PROBLEM TO SOLVE -> Lay out the records from the line containing "Agostino Colombo G1600 tooling" through the line containing "Barbie Happy Holidays" as a Markdown table with the columns Row and Line, numbering each row and omitting blank lines.

PROVIDED DATA ->
++++

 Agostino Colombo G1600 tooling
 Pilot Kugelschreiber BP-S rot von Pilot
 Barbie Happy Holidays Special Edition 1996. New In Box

++++

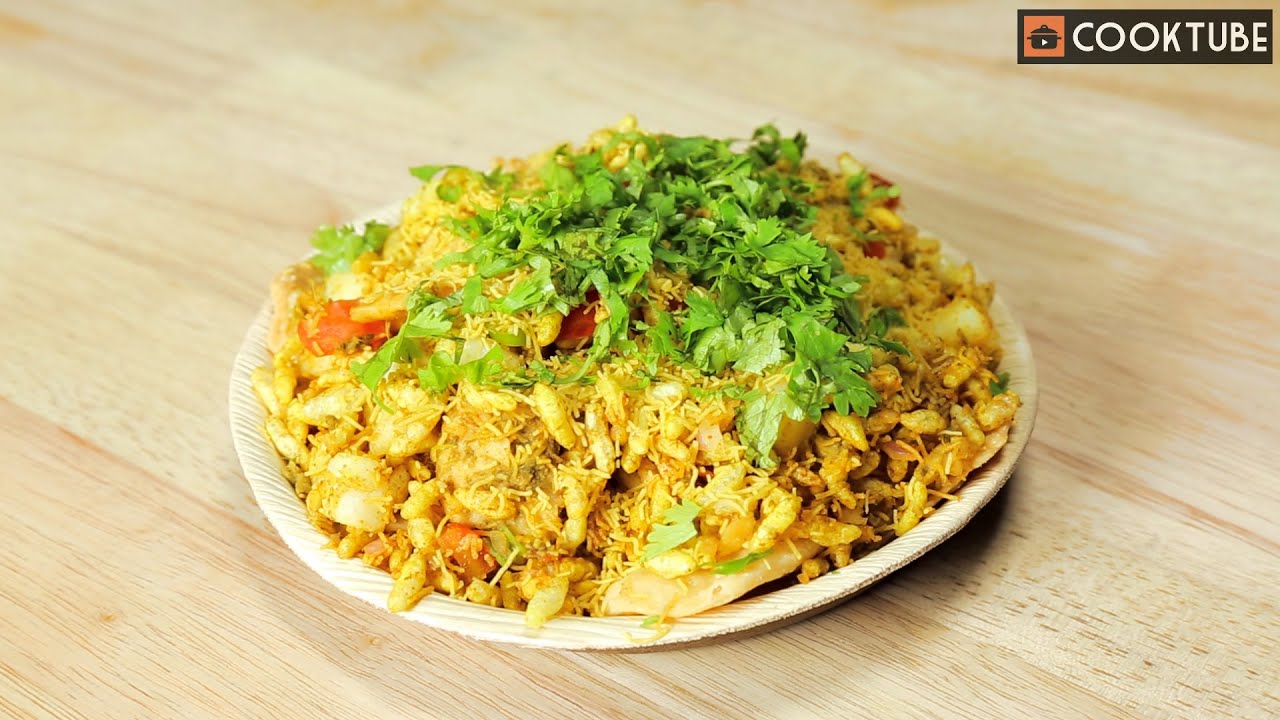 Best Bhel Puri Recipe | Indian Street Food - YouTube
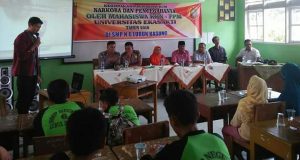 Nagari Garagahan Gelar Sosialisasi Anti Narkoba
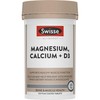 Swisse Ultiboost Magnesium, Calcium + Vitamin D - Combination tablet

++++

TASK SOLUTION ->
| Row | Line |
|---|---|
| 1 |  Agostino Colombo G1600 tooling |
| 2 |  Pilot Kugelschreiber BP-S rot von Pilot |
| 3 |  Barbie Happy Holidays Special Edition 1996. New In Box |